::: TEXTAUSZUG :::

Wenn du genau wissen willst wie das mit den Karten abläuft und wofür sie da sind, lies dir mal das hier durch: Steam Community :: Steam-Sammelkarten

Greets

Fletcher


----------



## Cinnayum (28. Juni 2014)

Für jedes Spiel gibt es eine Anzahl möglicher Karten.

Durch spielen bekommst du diese. Ob du im Hauptmenü abhängst oder tatsächlich spielst, ist unwichtig.

Irgendwann steht bei deiner Abzeichensammlung "keine Funde mehr verbleibend". Die restlichen Karten musst du mit Freunden ertauschen oder im MP für ein paar Cent kaufen.
Wenn du alle Karten eines Spieles 1x hast (meistens 6-10 Stück), kannst du sie zum Abzeichen der ersten Stufe kombinieren.

Dafür bekommst du
- 100 Erfahrung für dein Steamprofil
- 1 Hintergrundbild
- 1 Smiley für den Chat

Neue Karten kannst du danach aber auch nicht mehr erspielen. Du müsstest diese wieder ertauschen oder im MP kaufen, um damit Abzeichen höherer Ränge herzustellen.

Wenn du ein ausreichend hohes Steam-Level erreicht hast (etwa 20) bekommst du ab und zu Booster-Packs mit 3 Karten zu einem zufälligen Spiel. (etwa 2 im Monat, Onlinezeit in Steam ist entscheidend)
Da sind dann wieder Karten drin (manchmal auch glänzende "Foil" / "Folien" Karten). Die kannst du dann im MP verkaufen oder versuchen wieder ein Set zu sammeln.

Es lohnt sich nicht, um damit Steamguthaben zu sammeln. Dafür sind die Karten zu wenig wert, und man muss mehr kaufen, als man "herstellen" kann.
Für ein paar nette Hintergrundbilder für das Accountprofil ist es aber ganz nett.


----------



## Kusarr (28. Juni 2014)

okay danke schö, dann wurde mir meine Frage ja beantwortet. 

Dass ich damit kein Guthaben von 20€ oder so erwirtschaften kann is mir auch klar 
Aber mein Steam-Guthaben is ja autark von meinem reellen Geld. Hab bei 0€ angefangen und wenn ich mal n set vollmachen kann kauf ich halt davon paar karten un mach n abzeichen. gezahlt hab ich also für den kleinen spaß noch nix ^^


----------



## Thallassa (28. Juni 2014)

::: MATERIALAUSZÜGE :::

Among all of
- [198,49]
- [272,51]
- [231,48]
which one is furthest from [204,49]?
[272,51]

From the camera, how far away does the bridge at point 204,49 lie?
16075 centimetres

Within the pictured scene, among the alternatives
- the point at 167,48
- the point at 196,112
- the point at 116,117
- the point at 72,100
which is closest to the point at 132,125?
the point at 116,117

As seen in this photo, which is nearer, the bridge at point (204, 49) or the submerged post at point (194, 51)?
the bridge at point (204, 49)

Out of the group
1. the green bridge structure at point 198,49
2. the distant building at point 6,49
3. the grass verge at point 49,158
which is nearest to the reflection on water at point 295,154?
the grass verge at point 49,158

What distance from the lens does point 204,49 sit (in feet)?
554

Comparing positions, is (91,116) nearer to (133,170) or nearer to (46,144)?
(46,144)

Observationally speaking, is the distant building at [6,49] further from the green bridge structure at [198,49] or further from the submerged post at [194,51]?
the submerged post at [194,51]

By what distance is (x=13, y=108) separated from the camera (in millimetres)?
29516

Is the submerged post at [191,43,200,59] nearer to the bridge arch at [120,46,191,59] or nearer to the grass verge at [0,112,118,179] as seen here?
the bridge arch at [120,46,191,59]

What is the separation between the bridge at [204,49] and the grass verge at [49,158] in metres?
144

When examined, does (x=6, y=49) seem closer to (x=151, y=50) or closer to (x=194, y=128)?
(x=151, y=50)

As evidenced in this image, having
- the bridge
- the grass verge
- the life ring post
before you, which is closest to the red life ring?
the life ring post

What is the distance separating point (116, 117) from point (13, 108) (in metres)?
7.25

:::

AUFGABENSTELLUNG
Setzen Sie den Forenthread über Steam-Sammelkarten im Anschluss an seine letzte Zeile fort. Das Material stammt aus einer anderen Quelle.

LÖSUNG
Och, doch doch, damit kann man schon einiges verdienen. Ich hab aus ca. 110 Spielen 35€ rausbekommen. Dann die billigsten Badges gecrafted, die möglich waren und danach aus den Abzeichen wieder Steam Summer Sale Cards bekommen -> diese wieder am ersten Sale-Tag verkauft, als der Wert noch hoch war. Reingewinn ca. 40€

Es summiert sich, außerdem sollte man nicht immer zum allerbilligsten Preis verkaufen, sondern 1 - 2 Cent höher, als der derzeit niedrigste Wert. Der Verkauf geht dann trotzdem recht fix und man verdient etwas mehr - auch die Centbeträge summieren sich bei mehreren hundert Karten.


----------



## BabaYaga (28. Juni 2014)

Es gibt durchaus sehr seltene Gegenstände die man "zufällig" beim Craften erhält. Zumindest während ein Sale läuft ist das so, weiß nicht ob das sonst auch passiert.
Hab erst letztens das erste Mal einen "seltenen" Gegenstand aus Dota 2 bekommen (ohne das Spiel selbst zu haben) der am Markt teilweise schon mit 20-50 Euro verkauft wurde.
Also mit bißchen Glück lässt sich da hin und wieder schon ein guter Preis erzielen aber darauf anlegen sollte man es nicht, macht sonst auch keinen Spaß mehr.
Beim letzten Sale hat es ein paar so Verrückte gegeben die haben um tausende Dollar Karten gekauft, muss auch extrem umständlich gewesen sein.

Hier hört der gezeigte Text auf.